Bharat Stores (Kannada)

Director: P. Sheshadri

Cast: H.G. Dattatreya, Sudharani, Chi. Gurudutt, Prasad, Kumar, Padmakala, V. Manohar

In an attempt to explore the impact of globalisation and foreign direct investment (FDI) in retail on those depending on neighbourhood kirana shops, P. Sheshadri, in his National Award-winning film, restricts himself to simply narrating the story of a small shop that succumbs to the mall and mart culture, while leaving the audience to judge.

Sheshadri refuses to examine the larger issue; the film, which had all the potential of being a strong critique on FDI, falls flat by touching only the outlines of the subject.

Yet, the director deserves appreciation for showing courage in portraying the agony of a lopsided development paradigm. He explores the decay of human relations in the time of globalisation, where people succumb to the market economy and become a commodity.

The film opens with Bharati, who returns to Bangalore from the U.S., in search of Govinda Shetty, the owner of Bharat Stores, a small grocery shop.

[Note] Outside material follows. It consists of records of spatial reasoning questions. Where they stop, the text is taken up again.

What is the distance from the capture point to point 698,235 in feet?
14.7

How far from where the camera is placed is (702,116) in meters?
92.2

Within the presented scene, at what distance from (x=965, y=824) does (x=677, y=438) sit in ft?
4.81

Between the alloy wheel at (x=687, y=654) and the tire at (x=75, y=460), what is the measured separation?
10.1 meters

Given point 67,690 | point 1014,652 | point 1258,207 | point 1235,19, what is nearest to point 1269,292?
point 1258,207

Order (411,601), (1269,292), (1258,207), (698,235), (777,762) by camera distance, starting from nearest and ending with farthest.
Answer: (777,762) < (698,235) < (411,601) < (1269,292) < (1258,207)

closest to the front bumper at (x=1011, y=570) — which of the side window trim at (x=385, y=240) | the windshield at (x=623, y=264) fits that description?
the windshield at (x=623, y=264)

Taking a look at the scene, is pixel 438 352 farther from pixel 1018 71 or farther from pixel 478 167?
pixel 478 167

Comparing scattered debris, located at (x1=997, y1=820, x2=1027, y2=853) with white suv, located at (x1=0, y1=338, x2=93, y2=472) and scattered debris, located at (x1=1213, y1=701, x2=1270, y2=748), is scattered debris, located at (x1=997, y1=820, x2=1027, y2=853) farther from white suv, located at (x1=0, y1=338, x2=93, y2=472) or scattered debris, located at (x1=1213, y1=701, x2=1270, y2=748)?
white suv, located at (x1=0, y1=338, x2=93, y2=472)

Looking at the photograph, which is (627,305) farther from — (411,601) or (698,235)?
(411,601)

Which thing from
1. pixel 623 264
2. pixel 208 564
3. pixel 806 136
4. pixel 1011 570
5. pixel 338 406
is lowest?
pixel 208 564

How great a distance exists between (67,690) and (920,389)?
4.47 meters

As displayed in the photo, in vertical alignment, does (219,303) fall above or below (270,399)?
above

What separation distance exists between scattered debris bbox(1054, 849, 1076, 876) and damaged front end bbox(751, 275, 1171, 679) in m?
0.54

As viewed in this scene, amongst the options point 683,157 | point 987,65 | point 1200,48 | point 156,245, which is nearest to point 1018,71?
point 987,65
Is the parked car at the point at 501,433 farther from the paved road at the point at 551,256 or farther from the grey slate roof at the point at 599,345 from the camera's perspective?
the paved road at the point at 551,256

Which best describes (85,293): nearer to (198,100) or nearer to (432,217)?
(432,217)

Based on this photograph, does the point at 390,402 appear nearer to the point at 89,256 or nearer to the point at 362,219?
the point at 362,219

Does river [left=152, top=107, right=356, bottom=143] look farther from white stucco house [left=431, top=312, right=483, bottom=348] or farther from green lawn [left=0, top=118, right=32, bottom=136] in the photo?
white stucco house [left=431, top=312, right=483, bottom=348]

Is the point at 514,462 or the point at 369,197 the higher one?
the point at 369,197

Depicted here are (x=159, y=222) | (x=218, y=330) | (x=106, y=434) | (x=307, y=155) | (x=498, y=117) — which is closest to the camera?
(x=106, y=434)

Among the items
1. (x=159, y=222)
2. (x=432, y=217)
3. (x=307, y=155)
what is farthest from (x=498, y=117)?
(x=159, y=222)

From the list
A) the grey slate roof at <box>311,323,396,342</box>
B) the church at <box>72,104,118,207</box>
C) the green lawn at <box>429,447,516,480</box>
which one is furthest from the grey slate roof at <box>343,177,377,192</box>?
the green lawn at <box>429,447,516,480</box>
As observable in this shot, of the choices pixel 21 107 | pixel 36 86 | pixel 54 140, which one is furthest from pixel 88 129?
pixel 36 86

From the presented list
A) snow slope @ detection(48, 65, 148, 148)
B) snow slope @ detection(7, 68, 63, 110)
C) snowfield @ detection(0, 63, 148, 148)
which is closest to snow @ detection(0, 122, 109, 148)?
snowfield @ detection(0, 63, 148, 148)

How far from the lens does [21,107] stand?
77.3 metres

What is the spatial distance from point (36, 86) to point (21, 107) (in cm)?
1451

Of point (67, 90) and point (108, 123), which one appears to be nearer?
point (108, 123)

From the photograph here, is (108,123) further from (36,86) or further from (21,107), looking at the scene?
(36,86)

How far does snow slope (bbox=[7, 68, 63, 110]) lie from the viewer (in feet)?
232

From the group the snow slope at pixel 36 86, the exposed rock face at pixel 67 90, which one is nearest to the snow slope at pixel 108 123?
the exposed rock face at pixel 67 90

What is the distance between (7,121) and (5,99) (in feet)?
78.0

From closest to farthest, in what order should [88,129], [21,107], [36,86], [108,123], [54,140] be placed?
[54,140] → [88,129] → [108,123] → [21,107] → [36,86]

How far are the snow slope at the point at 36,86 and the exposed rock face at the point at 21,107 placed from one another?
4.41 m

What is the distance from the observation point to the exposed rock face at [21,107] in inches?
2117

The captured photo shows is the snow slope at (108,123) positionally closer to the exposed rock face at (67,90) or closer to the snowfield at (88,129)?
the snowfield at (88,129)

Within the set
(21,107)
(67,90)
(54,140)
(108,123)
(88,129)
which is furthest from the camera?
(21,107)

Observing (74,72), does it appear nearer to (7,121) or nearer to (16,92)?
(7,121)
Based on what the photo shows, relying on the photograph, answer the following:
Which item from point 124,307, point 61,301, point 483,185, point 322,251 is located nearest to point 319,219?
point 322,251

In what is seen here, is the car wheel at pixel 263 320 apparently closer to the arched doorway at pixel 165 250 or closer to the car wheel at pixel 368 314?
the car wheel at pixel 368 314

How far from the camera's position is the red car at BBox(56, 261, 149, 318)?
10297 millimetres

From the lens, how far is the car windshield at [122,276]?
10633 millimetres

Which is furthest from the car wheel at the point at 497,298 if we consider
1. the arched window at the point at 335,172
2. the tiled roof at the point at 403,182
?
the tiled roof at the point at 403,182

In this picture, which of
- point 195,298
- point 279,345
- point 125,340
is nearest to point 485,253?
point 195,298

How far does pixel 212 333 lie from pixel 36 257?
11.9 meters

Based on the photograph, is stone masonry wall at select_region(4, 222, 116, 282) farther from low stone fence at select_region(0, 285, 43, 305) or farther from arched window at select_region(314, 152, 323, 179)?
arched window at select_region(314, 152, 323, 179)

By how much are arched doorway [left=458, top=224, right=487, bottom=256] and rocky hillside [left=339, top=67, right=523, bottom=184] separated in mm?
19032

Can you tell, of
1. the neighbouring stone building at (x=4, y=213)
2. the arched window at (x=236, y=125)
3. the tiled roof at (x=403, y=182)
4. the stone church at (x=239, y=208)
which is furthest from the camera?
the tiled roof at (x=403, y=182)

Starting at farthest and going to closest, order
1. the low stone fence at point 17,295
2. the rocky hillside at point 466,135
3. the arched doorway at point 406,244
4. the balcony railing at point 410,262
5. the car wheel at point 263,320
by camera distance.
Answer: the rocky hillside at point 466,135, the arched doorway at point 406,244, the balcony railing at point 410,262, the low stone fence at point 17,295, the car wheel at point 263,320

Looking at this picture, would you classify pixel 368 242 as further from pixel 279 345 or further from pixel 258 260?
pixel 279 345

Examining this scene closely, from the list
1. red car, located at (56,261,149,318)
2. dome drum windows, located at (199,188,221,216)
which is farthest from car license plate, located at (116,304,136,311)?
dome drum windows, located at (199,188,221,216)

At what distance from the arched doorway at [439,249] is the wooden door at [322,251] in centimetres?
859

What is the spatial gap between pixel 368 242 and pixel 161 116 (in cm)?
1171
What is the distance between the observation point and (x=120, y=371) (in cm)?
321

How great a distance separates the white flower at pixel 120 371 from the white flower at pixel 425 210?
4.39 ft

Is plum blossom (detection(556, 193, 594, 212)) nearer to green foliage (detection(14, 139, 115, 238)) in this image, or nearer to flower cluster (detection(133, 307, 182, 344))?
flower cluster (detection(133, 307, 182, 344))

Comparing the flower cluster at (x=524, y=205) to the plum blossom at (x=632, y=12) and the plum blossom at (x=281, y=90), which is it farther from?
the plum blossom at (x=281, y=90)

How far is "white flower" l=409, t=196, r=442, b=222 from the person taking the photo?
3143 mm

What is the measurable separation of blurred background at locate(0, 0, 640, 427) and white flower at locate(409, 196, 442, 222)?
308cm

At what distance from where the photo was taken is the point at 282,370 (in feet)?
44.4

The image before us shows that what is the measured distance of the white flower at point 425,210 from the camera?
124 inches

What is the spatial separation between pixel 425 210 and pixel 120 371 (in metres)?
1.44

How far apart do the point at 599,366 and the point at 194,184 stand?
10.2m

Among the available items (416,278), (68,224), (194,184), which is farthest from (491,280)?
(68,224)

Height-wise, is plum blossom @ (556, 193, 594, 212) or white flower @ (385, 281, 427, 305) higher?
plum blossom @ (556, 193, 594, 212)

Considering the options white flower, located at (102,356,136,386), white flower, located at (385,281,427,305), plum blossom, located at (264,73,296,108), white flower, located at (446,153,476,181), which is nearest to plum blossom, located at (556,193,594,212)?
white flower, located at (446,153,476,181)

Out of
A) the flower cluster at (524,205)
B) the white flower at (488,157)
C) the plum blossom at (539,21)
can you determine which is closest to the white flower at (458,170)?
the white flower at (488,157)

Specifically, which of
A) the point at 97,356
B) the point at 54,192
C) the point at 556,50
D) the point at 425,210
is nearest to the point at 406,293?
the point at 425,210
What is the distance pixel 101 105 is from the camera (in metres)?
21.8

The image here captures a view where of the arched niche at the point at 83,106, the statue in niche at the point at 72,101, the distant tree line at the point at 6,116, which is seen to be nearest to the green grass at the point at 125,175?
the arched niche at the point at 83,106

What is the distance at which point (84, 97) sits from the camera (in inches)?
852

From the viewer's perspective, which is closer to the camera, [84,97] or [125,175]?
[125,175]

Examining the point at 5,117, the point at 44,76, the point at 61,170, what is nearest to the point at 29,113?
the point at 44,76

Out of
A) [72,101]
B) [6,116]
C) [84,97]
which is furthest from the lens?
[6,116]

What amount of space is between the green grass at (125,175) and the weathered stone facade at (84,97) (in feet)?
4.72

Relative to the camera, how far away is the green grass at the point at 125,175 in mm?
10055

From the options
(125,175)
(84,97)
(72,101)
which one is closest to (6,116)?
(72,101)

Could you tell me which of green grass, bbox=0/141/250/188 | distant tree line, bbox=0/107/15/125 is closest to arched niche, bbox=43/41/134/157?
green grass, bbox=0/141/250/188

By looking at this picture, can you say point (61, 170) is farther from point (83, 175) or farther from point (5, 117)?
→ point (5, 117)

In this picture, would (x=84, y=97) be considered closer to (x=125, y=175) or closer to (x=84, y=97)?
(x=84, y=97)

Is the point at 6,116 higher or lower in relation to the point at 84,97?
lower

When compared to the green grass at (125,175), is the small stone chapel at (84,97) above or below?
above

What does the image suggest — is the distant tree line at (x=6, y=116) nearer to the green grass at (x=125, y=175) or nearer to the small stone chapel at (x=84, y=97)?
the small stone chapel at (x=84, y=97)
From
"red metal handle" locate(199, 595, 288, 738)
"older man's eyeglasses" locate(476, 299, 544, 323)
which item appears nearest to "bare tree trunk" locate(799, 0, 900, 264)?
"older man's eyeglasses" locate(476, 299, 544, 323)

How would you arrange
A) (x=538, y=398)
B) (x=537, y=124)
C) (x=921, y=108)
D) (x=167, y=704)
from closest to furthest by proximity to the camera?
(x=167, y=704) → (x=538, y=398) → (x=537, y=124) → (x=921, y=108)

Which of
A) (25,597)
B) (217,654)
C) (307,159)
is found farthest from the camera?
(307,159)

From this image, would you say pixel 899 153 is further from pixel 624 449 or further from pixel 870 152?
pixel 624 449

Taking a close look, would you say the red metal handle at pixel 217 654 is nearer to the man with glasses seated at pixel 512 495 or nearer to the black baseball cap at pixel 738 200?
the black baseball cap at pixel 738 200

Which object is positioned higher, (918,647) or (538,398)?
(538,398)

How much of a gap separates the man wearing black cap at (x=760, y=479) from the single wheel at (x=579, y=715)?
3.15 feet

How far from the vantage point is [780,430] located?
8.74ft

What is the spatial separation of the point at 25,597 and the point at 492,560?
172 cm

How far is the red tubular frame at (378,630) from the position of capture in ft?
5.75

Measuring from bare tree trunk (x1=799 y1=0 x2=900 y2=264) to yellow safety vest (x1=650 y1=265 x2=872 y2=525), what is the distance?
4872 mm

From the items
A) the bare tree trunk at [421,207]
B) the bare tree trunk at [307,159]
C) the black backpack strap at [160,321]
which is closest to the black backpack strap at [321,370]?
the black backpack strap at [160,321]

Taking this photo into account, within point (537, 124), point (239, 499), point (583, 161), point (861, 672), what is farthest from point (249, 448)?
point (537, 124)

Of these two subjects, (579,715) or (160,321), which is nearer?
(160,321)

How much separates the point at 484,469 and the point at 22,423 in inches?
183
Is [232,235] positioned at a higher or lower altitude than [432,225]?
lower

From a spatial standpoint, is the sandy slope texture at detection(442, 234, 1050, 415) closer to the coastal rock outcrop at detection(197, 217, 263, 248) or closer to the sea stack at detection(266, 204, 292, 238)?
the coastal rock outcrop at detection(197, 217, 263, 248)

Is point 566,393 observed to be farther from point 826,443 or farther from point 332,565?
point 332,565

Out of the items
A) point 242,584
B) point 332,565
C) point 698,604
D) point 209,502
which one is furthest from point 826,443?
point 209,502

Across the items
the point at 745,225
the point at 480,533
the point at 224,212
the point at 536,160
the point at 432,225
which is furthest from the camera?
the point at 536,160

She was to repay her father’s debt to Shetty, but fails to find Bharat Stores in the Silicon City of India, as the shop is disappearing in the din of the mall culture in the city.

The tragedy of Bharat Stores is unveiled to her by Chandra and Manjunath, who worked at the shop.

So, there is the farmer Boranna who used to supply coconuts to Shetty, shifting loyalty to a mart, and the daughter-in-law of Military Rajanna who is not moved by the personalised services offered by Shetty.

Unfortunately, this scene trivialises the issue to a college-level debate on the pros and cons of FDI, and is a blot on the aesthetic quality of the film.

Dattanna brings to life the character of Shetty. However, Sheshadri could have invested more effort in making his character authentic.

Sudharani, Chi. Gurudutt, Prasad, Kumar, V. Manohar and Padmalata have done justice to their roles.